Sri Lanka’s Consumer Sentiment Index (CSI) fell sharply in March, declining 16 points to 70 — the lowest reading since June 2024 and the steepest month-on-month drop since January 2021, according to Prosoft Research and Insights.

The latest reading still sits above the historic low of 56 recorded in June 2022 at the depth of the economic crisis, but the speed of the March fall signals a deterioration in confidence after early signs of volatility in February.

Prosoft attributed the slide to mounting pressure on households from rising living costs, energy-related concerns and heightened uncertainty in global markets linked to the ongoing Middle East conflict. Survey respondents indicated a broadly negative outlook, with a majority expecting both their household financial situation and overall economic conditions to worsen over the next 12 months.

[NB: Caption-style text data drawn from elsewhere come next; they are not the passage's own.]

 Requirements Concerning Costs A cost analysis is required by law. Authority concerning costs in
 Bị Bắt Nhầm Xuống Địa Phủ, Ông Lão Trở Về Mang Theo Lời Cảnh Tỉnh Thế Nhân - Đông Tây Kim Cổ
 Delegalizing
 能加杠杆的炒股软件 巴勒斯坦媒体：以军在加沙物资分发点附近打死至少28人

The research firm cited multiple contributing factors: the rising cost of living, concerns over fuel and energy availability, the risk of electricity and water disruptions amid prevailing heatwave conditions, and the impact of trade union action — including the Government Medical Officers’ Association strike.

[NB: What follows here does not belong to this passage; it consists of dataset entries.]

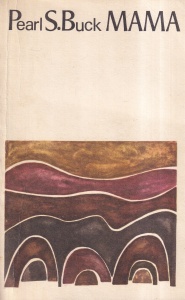 Pearl S. Buck - Mama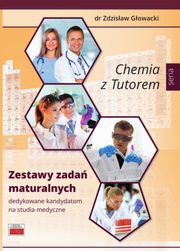 ksiazka tytu: Chemia z Tutorem Zestawy zada maturalnych autor: Gowacki Zdzisaw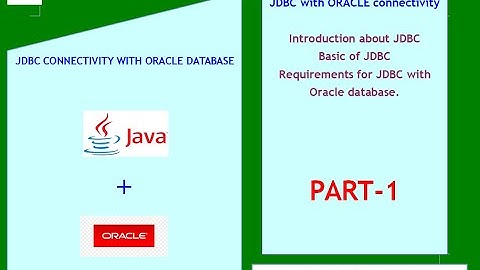 JDBC Connectivity with Oracle| Part-1 | Introduction JDBC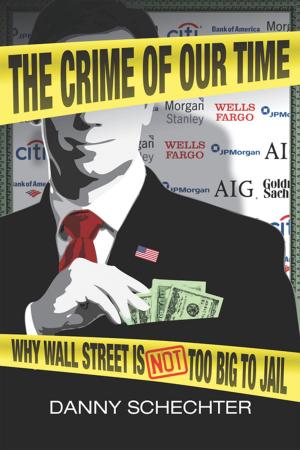 Cover of the book The Crime Of Our Time: Why Wall Street is Not Too Big To Jail by Dan Bobinski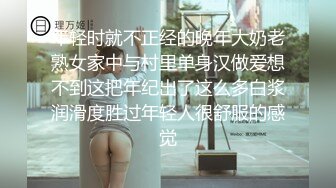 年轻时就不正经的晚年大奶老熟女家中与村里单身汉做爱想不到这把年纪出了这么多白浆润滑度胜过年轻人很舒服的感觉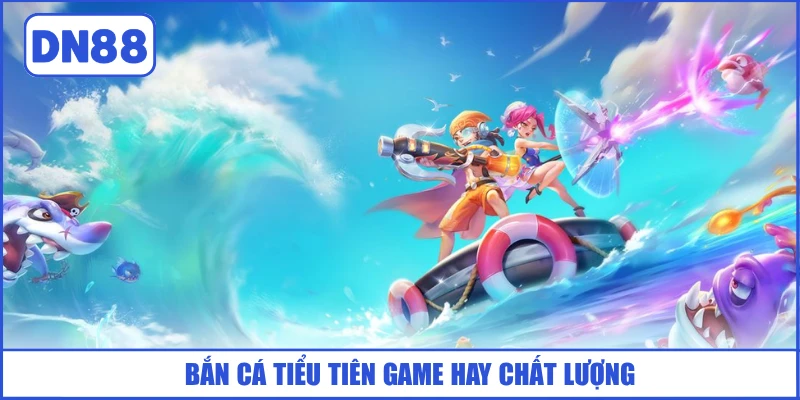 Bắn Cá Tiểu Tiên - Siêu Phẩm Săn Cá Hot Nhất Năm 2026 2 ban-ca-tieu-tien-game-hay-chat-luong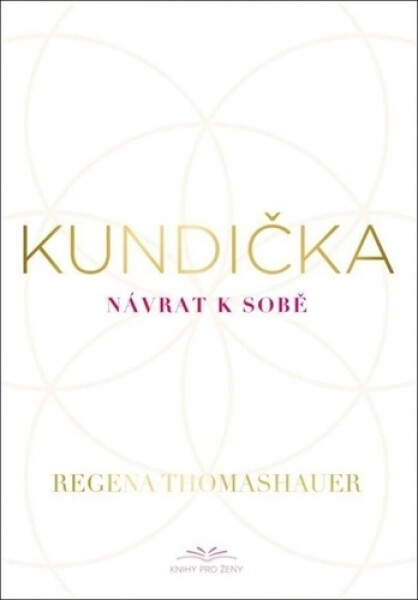 Kundička Návrat sobě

While current sentiment levels are comparable to those seen in mid-2024, Prosoft said the pace of decline within a single month “suggests increased fragility in consumer confidence.” It added that businesses and policymakers will need to assess whether the downturn represents a temporary reaction to current pressures or the beginning of a more sustained shift in consumer behaviour.

The Consumer Sentiment Survey is conducted monthly by Prosoft Research and Insights based on a sample of 200 respondents.

The reading lands amid mixed macro signals: headline inflation accelerated to 5.4% in April, the CSE posted a +7% gain in April, and the Q1 current account remained in surplus on remittances and tourism — even as households reported worsening expectations.